Shia LaBeouf quits

Shia LaBeouf quits
Shia LaBeouf quits, Shia LaBeouf's exit from Broadway's Orphans sounds even more dramatic than the play itself! After producers announced Wednesday, Feb. 20 that LaBeouf would be leaving the show "due to creative differences," the actor is shedding new light on exactly what those differences were -- and who they were with.

Shortly after his departure was made official, LaBeouf, 26, posted a video of his audition for Orphans as well as screen shot images of alleged email exchanges with director Daniel Sullivan, playwright Lyle Kessler and costars Alec Baldwin and Tom Sturridge. The exchanges seem to address some fight that occurred behind the scenes between LaBeouf and Baldwin, 54, with Sullivan saying, "You two are incompatible."

The main exchange centers around a letter LaBeouf sent to his coworkers with the subject, "Apology." Below is the text of the intense, freewheeling emails LaBeouf shared on Twitter.

Shia LaBeouf's Apology Letter

"My dad was a drug dealer. He was a s--t human. But he was a man. He taught me how to be a man. What I know of men, Alec is. A man is good at his job. Not his work, not his avocation, not his hobby. Not his career. His job. A man can look you up and down and figure some things out. Before you say a word, he makes you. From your suitcase, from your watch, from your posture. A man infers. A man owns up. That's why [former MLB player] Mark McGwire is not a man. A man grasps his mistakes. He lays claim to who he is, and what he was, whether he likes them or not. Some mistakes, though, he lets pass if no one notices. Like dropping the steak in the dirt."
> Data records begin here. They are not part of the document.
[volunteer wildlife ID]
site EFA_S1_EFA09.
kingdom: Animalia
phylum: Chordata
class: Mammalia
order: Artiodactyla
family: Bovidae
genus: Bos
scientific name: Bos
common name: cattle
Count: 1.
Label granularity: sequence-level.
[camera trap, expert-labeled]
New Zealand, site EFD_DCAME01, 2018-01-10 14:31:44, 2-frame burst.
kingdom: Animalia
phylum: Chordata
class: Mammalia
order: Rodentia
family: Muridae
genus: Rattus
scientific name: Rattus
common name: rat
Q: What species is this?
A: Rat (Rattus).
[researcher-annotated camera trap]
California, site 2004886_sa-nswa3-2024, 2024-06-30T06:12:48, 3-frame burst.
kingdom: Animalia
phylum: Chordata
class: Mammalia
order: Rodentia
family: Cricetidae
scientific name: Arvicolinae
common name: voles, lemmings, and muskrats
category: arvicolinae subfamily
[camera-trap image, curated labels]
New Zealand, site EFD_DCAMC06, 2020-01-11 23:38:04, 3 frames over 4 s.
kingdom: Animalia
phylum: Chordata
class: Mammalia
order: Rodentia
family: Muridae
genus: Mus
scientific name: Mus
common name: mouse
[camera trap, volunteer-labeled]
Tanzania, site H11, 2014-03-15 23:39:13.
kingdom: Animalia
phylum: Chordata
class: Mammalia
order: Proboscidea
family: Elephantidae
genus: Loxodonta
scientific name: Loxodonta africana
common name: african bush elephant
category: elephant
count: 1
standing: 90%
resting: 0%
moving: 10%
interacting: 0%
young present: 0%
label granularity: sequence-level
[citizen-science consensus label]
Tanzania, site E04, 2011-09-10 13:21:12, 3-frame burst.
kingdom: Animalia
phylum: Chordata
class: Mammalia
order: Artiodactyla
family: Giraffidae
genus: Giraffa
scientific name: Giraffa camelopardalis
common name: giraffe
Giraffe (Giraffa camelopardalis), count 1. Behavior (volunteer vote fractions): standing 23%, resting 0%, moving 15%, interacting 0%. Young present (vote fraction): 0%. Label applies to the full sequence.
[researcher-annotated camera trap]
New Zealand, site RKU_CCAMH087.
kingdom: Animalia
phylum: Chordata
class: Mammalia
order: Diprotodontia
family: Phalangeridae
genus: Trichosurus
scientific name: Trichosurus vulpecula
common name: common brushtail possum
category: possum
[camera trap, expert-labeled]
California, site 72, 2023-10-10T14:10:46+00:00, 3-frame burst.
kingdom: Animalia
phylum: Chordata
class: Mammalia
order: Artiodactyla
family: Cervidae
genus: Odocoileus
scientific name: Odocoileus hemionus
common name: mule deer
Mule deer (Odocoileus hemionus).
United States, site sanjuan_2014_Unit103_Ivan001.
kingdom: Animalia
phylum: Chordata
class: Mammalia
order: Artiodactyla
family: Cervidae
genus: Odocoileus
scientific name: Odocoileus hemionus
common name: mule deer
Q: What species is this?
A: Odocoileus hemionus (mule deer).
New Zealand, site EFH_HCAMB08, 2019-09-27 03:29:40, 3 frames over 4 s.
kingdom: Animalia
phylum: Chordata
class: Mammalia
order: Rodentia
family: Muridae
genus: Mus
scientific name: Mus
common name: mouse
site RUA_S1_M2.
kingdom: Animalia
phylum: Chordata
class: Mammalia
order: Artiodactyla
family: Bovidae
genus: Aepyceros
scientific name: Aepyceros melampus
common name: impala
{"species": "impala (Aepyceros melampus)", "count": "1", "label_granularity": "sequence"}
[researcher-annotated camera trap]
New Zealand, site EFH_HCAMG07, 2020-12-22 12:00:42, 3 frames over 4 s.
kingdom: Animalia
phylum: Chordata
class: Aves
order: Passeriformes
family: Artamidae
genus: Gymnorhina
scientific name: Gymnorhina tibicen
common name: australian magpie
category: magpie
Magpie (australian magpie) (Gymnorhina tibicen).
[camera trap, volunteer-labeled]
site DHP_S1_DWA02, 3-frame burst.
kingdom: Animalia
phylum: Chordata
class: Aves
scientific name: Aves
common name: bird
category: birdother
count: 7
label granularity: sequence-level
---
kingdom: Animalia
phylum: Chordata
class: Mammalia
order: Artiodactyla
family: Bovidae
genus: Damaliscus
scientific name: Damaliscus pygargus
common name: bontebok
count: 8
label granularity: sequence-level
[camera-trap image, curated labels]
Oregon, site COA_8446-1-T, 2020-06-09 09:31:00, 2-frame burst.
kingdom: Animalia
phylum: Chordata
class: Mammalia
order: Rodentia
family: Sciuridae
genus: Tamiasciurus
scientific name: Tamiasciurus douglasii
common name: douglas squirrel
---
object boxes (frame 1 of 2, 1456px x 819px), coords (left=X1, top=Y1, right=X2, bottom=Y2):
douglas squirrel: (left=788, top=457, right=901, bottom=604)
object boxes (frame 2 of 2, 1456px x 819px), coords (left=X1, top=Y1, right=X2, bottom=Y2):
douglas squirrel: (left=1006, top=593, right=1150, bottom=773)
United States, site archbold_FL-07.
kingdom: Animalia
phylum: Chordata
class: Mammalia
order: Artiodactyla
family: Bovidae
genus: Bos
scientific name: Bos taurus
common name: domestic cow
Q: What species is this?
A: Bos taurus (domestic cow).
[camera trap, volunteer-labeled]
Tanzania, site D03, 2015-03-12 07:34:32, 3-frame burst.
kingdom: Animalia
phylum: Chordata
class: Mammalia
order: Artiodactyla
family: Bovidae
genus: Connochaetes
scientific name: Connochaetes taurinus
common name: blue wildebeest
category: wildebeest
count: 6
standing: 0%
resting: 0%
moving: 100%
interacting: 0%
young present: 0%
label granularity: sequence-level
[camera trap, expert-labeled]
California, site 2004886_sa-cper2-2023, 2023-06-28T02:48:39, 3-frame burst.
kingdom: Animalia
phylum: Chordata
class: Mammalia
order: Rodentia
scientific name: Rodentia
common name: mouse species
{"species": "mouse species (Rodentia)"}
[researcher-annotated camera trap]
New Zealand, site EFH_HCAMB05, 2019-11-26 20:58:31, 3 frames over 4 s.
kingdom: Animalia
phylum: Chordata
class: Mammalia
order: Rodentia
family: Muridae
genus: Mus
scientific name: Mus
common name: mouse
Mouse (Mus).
"He does not rely on rationalizations or explanations. He doesn't winnow, winnow, winnow until truths can be humbly categorized, or intellectualized, until behavior can be written off with an explanation. A man knows his tools and how to use them –- just the ones he needs. Knows which saw is for what, how to find the stud. A man does not know everything. He doesn't try. He likes what other men know. A man can tell you he was wrong. That he did wrong. That he planned to. He can tell you when he is lost. He can apologize, even if sometimes it's just to put an end to the bickering. Alec, I'm sorry for my part of a disagreeable situation."